O.E. clawu, from P.Gmc. *klawo, from PIE *g(e)l-eu- from base *gel- "to make round, clench." The verb is from O.E. clawian.
Kirk wrote:
I bet those words are related to English "claw."
Or should that be "þanks"
einhar wrote:Another name for Freyr is Inguz or Ing.
Is England derived from this god Ing?
England
O.E. Engla land, lit. "the land of the Angles"
English
"people or speech of England," O.E. Englisc, from Engle (pl.) "the Angles," one of the Gmc. groups that overran the island 5c., supposedly so-called because Angul, the land they inhabited on the Jutland coast, was shaped like a fish hook (but how could they know this from the ground?). The term was used from earliest times without distinction for all the Gmc. invaders – Angles, Saxon, Jutes (Bede's gens Anglorum) – and applied to their group of related languages by Alfred the Great. In pronunciation, "En-" has become "In-," but the older spelling has remained. Meaning "English language or literature as a subject at school" is from 1889.
Angle
member of a Teutonic tribe, O.E., from L. Angli "the Angles," lit. "people of Angul" (O.N. Öngull), a region in what is now Holstein, said to be so-called for its hook-like shape. People from the tribe there founded the kingdoms of Mercia, Northumbia, and East Anglia in 5c. Britain. Their name, rather than the Saxons or Jutes, may have become the common one for the whole group of Gmc. tribes because their dialect was the first committed to writing. Both anglomania (1787) and anglophobia (1793) are first attested in writings of Thomas Jefferson.

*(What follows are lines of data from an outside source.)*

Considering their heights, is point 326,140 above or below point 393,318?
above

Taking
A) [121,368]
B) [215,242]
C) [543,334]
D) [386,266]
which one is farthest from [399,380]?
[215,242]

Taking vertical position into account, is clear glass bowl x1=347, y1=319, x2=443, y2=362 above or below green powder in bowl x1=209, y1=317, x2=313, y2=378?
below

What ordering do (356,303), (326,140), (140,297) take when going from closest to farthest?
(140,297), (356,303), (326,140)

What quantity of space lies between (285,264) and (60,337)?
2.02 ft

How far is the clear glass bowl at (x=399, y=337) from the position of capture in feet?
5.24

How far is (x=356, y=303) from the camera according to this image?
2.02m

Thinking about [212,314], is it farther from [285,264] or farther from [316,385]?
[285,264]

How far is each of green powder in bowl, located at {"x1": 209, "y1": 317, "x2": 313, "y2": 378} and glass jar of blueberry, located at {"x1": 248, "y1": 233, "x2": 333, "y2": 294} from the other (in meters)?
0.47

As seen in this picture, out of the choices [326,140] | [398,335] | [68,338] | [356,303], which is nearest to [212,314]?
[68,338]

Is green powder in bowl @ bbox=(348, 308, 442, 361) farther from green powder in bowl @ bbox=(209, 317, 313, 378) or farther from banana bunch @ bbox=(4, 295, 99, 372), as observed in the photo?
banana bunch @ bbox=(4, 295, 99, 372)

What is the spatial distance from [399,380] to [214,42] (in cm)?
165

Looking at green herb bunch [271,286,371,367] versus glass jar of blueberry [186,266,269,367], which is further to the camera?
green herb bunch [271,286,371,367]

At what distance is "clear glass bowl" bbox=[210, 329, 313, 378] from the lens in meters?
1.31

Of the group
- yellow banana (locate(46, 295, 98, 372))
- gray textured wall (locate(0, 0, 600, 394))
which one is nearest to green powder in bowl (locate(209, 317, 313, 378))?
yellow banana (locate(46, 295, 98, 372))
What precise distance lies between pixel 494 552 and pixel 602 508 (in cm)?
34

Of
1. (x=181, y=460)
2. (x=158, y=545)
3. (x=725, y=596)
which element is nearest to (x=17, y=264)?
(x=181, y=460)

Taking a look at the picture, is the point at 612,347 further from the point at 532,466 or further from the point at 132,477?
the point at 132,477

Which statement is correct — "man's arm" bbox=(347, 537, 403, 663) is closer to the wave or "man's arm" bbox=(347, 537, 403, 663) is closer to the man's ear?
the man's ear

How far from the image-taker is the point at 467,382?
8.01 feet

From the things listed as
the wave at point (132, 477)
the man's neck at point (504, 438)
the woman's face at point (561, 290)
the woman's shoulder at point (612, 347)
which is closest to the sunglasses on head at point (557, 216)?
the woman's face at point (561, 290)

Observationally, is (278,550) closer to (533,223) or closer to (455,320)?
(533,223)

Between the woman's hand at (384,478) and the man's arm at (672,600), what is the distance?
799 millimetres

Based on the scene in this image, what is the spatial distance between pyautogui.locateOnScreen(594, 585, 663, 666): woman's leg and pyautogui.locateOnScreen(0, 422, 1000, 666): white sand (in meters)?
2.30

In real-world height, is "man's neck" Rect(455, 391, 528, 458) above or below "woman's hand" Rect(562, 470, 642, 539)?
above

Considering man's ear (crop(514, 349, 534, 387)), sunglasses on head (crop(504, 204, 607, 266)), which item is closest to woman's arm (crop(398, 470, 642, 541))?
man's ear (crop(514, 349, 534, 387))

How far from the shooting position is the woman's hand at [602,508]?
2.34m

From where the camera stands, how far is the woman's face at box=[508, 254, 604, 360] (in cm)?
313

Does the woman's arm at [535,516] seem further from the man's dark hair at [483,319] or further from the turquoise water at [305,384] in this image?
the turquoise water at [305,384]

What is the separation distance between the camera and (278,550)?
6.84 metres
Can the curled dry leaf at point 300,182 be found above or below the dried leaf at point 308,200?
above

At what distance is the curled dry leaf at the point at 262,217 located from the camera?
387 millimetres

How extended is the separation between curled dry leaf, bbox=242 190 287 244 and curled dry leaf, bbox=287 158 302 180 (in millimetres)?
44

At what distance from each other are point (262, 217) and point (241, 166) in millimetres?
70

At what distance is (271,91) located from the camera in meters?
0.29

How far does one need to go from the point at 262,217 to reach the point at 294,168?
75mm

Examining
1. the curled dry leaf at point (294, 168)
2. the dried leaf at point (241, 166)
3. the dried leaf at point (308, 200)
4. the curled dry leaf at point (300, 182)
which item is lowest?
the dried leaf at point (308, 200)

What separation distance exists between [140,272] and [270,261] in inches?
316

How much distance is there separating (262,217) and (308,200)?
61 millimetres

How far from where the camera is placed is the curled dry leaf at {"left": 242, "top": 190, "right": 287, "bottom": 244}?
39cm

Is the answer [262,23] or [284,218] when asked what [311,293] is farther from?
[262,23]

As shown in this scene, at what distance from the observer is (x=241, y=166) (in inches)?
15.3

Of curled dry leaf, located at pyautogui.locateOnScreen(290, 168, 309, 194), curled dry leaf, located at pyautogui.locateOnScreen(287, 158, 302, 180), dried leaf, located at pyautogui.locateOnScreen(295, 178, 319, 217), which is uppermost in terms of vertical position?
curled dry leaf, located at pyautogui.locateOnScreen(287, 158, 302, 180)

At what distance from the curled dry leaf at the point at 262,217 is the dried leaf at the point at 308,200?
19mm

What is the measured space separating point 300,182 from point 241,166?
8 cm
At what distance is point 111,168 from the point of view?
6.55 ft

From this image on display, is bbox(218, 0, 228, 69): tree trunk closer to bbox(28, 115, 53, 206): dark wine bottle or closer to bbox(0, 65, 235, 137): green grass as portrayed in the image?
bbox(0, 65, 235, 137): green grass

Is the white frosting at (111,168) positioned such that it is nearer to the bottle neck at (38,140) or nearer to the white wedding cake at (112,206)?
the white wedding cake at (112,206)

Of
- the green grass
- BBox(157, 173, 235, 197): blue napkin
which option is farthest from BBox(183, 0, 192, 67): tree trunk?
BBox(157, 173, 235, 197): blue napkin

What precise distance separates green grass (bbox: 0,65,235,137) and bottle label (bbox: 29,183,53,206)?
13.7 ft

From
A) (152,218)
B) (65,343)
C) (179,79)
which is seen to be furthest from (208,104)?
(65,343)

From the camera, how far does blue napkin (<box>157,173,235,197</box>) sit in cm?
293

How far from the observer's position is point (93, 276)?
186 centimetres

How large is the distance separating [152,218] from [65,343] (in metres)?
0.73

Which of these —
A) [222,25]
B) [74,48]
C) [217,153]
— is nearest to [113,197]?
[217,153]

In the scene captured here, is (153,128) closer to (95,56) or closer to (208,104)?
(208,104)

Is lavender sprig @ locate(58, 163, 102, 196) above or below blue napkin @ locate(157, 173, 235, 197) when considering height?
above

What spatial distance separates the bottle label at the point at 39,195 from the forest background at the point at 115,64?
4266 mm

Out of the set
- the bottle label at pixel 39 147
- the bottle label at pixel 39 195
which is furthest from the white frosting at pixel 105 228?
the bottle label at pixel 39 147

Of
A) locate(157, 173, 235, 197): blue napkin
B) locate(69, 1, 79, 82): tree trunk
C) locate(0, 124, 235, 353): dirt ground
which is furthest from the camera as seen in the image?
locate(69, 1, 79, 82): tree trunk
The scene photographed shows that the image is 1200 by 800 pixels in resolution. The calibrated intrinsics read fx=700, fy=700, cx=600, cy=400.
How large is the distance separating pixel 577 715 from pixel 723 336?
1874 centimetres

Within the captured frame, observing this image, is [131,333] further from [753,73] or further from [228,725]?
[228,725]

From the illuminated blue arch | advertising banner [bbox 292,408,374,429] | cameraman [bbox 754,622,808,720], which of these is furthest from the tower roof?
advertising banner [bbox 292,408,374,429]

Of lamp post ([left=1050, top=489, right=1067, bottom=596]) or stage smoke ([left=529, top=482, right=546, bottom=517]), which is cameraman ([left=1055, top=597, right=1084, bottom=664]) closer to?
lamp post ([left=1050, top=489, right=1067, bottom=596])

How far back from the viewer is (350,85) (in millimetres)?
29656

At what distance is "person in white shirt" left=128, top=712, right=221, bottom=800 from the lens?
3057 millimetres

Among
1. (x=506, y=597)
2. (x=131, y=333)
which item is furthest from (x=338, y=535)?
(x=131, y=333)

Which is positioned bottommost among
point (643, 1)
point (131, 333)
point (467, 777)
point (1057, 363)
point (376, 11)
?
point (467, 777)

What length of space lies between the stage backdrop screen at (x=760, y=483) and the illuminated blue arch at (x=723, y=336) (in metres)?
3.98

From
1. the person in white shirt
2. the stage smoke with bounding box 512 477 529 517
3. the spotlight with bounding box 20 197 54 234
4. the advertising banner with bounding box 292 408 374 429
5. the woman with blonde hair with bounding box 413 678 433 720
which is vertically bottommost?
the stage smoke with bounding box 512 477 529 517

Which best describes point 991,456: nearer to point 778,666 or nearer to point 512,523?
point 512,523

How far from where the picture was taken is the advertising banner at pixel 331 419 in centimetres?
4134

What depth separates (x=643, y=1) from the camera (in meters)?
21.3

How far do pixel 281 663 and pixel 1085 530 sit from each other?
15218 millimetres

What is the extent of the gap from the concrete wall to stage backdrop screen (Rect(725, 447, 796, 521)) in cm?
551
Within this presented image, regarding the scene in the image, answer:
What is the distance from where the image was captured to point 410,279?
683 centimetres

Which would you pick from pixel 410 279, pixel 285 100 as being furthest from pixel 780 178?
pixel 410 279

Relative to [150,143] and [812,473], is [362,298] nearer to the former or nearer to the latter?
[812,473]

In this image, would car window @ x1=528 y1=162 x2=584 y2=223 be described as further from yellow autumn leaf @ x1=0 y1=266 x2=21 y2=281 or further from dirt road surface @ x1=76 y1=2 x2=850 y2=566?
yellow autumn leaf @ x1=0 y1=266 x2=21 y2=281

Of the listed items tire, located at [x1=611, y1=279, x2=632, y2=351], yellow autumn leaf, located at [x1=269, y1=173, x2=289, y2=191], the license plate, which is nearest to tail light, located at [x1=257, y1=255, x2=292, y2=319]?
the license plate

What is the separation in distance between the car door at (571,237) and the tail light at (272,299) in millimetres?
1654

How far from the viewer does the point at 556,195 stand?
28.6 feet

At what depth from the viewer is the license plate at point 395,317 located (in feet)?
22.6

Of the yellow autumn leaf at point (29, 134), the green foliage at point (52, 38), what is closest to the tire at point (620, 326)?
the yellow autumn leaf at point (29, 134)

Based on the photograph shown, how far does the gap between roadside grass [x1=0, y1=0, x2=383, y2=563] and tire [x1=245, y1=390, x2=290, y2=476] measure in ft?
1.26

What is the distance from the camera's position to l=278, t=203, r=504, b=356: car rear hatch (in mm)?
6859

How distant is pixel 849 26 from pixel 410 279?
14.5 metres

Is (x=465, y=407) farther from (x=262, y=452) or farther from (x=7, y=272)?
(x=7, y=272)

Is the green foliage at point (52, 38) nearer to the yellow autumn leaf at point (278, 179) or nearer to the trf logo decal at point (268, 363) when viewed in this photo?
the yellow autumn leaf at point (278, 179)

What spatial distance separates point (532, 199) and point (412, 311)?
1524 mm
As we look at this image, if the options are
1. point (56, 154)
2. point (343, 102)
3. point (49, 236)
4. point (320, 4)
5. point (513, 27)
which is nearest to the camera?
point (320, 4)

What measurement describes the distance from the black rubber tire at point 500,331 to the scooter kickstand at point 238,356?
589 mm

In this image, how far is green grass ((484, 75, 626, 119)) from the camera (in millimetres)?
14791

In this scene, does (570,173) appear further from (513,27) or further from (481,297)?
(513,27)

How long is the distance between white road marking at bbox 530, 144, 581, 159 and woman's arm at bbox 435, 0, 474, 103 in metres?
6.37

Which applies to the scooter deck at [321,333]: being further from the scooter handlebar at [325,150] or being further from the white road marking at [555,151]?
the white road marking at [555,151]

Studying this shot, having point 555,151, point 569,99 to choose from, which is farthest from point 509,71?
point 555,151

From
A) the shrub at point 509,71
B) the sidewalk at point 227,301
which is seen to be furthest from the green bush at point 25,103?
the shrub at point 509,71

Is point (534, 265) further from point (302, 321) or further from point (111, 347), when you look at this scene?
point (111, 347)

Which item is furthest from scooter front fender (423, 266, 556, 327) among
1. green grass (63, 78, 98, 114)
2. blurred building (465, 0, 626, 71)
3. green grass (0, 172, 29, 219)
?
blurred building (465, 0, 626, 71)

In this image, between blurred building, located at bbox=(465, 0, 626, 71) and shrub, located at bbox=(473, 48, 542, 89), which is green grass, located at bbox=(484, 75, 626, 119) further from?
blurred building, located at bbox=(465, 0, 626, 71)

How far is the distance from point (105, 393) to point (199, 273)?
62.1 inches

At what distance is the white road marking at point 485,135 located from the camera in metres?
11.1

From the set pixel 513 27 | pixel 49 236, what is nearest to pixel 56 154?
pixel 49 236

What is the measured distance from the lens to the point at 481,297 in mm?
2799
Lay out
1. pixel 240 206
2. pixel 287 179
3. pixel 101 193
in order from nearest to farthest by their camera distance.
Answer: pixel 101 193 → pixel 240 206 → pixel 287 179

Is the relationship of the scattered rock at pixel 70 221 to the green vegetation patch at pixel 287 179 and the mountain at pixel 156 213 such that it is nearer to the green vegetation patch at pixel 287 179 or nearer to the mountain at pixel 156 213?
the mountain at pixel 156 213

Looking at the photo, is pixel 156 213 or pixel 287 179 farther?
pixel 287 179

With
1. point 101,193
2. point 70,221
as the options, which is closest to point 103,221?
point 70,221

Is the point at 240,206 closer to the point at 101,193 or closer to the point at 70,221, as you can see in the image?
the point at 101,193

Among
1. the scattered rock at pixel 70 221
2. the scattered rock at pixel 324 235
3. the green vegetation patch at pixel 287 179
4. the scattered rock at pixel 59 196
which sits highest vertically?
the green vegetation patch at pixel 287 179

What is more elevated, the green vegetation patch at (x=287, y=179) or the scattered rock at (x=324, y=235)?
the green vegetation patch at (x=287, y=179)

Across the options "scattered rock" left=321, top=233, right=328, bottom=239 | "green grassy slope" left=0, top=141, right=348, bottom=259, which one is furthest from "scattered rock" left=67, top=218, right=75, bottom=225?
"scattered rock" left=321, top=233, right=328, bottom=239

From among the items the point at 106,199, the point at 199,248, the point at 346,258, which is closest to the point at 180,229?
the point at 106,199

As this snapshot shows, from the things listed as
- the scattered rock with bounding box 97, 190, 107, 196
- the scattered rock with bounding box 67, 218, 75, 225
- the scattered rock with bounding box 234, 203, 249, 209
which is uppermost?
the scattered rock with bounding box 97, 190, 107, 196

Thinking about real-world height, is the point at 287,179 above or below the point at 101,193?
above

skye wrote:Nendûr wrote:Thou shalt die! is they shall die, isn't it?
It's you will die. Thou was a second person singular pronoun (like tu in Spanish), but it went out of use.
And this is not Old English, I think it's Early Modern English (or Shakespearan). Can someone confirm?
I wonder if the grammar of Old English is similar to that of modern German or Dutch? I mean, does OE move the second verb to the end?
And this is not Old English, I think it's Early Modern English (or Shakespearan). Can someone confirm?